*Text block*:
******************************
On Sunset Boulevard
Page 20
Thanks to Midnight, Brackett and Wilder were now not only a respected team but a team that made money. They plucked the best secretary in the pool, Helen Hernandez, and installed her as their own assistant. In January of 1939, the president of the Screen Writers Guild and his slightly feverish young partner began to compose a new script. The film was not going to be a high-end comedy like Midnight or Bluebeard, and it wasn’t being written for a top director like Liesen or Lubitsch. No, this was to be a Jackie Cooper high school picture called What a Life, and it was to be directed by someone named Jay Theodore Reed. The reason Brackett and Wilder wrote this movie can only be guessed: some executive assigned it to them. Maybe the Deanna Durbin movie had done well.
Then again, since What a Life began as a hit Broadway show, it may have been one of those Hollywood projects that seemed higher-class at the time. Whatever the case, What a Life hasn’t survived as much more than a curious throwaway. Paramount bought the rights from the playwright, Clifford Goldsmith, but in characteristic fashion it was taken away from him and handed over to Brackett and Wilder for a rewrite so complete that Goldsmith’s credit was ultimately reduced to “based on the play by Clifford Goldsmith.” Jackie Cooper hadn’t been the first young actor set for the role of clumsy Henry Aldrich, the sad-sack boy-hero; an unknown, William Holden, was announced for the lead. But Holden was soon replaced and ended up in Columbia’s boxing melodrama, Golden Boy, and Jackie Cooper took over the role of Henry.
******************************
*Source excerpt*:
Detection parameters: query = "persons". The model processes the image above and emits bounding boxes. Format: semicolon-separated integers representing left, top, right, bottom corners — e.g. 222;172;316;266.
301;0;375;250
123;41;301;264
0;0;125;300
******************************
*Tasks to complete*:
• A. Answer these questions from the passage about Brackett and Wilder:
(i) Which secretary did Brackett and Wilder take from the pool as their own assistant?
(ii) Who was to direct What a Life?
(iii) In which studio's boxing melodrama did William Holden end up after being replaced?
• B. Retype the passage about Brackett and Wilder from "On Sunset Boulevard" to "had done well.".
The material that comes after the passage about Brackett and Wilder is separate from it.

*Results by task*:
• A.
(i) Helen Hernandez
(ii) Jay Theodore Reed
(iii) Columbia's (Golden Boy)

• B.
On Sunset Boulevard
Page 20
Thanks to Midnight, Brackett and Wilder were now not only a respected team but a team that made money. They plucked the best secretary in the pool, Helen Hernandez, and installed her as their own assistant. In January of 1939, the president of the Screen Writers Guild and his slightly feverish young partner began to compose a new script. The film was not going to be a high-end comedy like Midnight or Bluebeard, and it wasn’t being written for a top director like Liesen or Lubitsch. No, this was to be a Jackie Cooper high school picture called What a Life, and it was to be directed by someone named Jay Theodore Reed. The reason Brackett and Wilder wrote this movie can only be guessed: some executive assigned it to them. Maybe the Deanna Durbin movie had done well.